Whatever the mechanism, if it works, it should be used. You do not look a gift horse in the teeth.
If God gives you a gift, be happy and ask no questions.
HERE IS THE ARTICLE
we’re seeing early evidence of effectiveness,” said immunology researcher Dr. Denise Faustman of Massachusetts General Hospital, who led the trial. “This simple, inexpensive vaccine attacks the autoimmunity underlying type 1 diabetes.”
“We found that even low doses of the vaccine could transiently reverse type 1 diabetes, and this was in patients who have had the disease for 15 years,” Dr. Faustman said. The effect lasted for about one week. “Our measurements showed that autoimmune T cells that destroy the islet cells died, and we saw evidence that insulin production was restored.”
Other diabetes experts have doubts. “There is a bit of magical thinking here,” said Dr. Domenico Accili of the Naomi Berrie Diabetes Center at Columbia University Medical Center. The idea that BCG wipes out autoimmune cells “is totally unproved.”
REGENERATING ISLET CELLS
The study is nevertheless within the mainstream of current efforts to cure diabetes, said cellular immunologist Dr. Raphael Clynes of the Berrie Center, who was not involved in the research.
“Folks had presumed that by the time patients had overt diabetes, all their islet cells had been destroyed,” Dr. Clynes said. “We now know there are preserved islet cells many years out. The presumption is, if you can get rid of the inflammatory, autoimmune response, the islet cells could regenerate.”

— Extracted records —
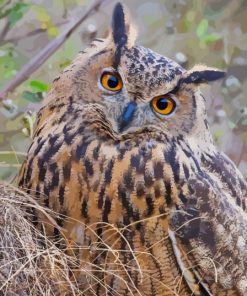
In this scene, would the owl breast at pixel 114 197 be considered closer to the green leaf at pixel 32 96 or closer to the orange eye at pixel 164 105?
the orange eye at pixel 164 105

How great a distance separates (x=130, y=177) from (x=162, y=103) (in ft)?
0.61

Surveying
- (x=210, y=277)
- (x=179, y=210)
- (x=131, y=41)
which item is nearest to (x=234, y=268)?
(x=210, y=277)

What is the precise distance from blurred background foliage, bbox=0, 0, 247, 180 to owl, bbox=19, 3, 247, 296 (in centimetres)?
90

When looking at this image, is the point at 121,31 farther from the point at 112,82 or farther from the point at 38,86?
the point at 38,86

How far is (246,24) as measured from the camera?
382 cm

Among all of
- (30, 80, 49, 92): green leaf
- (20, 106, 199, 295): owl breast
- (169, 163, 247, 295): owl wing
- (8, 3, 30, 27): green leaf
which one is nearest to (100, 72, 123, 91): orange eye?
(20, 106, 199, 295): owl breast

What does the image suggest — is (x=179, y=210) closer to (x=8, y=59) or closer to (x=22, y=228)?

— Exercise instructions —
From the diabetes vaccine article, extract the passage between "REGENERATING ISLET CELLS" and "in the research.", inclusive, copying it word for word. Use only the diabetes vaccine article as your source.

— Response below —
REGENERATING ISLET CELLS
The study is nevertheless within the mainstream of current efforts to cure diabetes, said cellular immunologist Dr. Raphael Clynes of the Berrie Center, who was not involved in the research.